▶ Given text:

%%

In later scenes, Jaya and Velu’s informal knowledge about the trash and recycling sectors is validated. At a workshop for street children, they are invited to gather trash from around the site; it is then dumped into the middle of the room, and the children are asked to sort it: [End Page 35]
Suddenly [Velu] felt strange to be sitting in a big room, doing what he normally did by the side of the road in Triplicane.
“That was quick!” Viji akka [the adult supervisor] looked surprised. “You’re really experts at this.”
“What, Jaya? We sort much bigger piles everyday. This is nothing!” Velu leaned across and whispered. Still, he felt pleased to be called an “expert.”28
Despite the growing pride Velu feels when he imagines that without their labor there would be “heaps of trash covering houses and trees,” Velu refuses to see his sector through rose-colored glasses.29 Velu “was confused. Brother said his work was important, but other people thought it was dirty. Then he realised what was bothering him. ‘But it is dirty work, Brother . . . There is always a terrible smell and glass pieces cut us. I don’t like it.’”30 Indeed, Trash! depicts the children sorting through piles of rotted garbage spiked with glass, syringes, and other dangerous goods. The adults running the workshop say they are trying to educate the people of Chennai to sort the waste as they leave it outside and to remove or be careful with the sharp objects.

%%

▶ Provided data:
%%

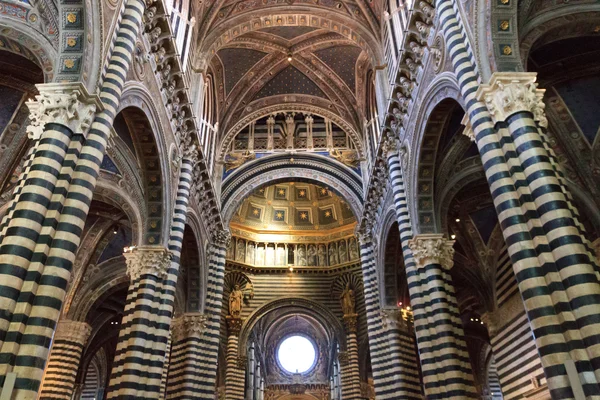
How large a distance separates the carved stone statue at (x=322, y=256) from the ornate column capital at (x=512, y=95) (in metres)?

%%

▶ What you will do:
1. Name every character in the passage about Trash! who is referred to by a name or a title.
2. Write the next part of the passage about Trash!, picking up right after its final sentence.

▶ The results:
1. Jaya, Velu, Viji akka, Brother

2.
However, the child laborers, and the citizens of the city, have already been tainted by the idea that it is the children themselves (most of whom have no indoor homes to retreat to) who are already polluted; through their unwholesome proximity to the public space (they are saturated with it), they bear its reputation for filth and threat. By inhabiting the public sphere, and worse, by immersing themselves in the embarrassing waste that the private citizens must rid themselves of, the child ragpickers represent the worst of the public sphere and the shame of the private sphere.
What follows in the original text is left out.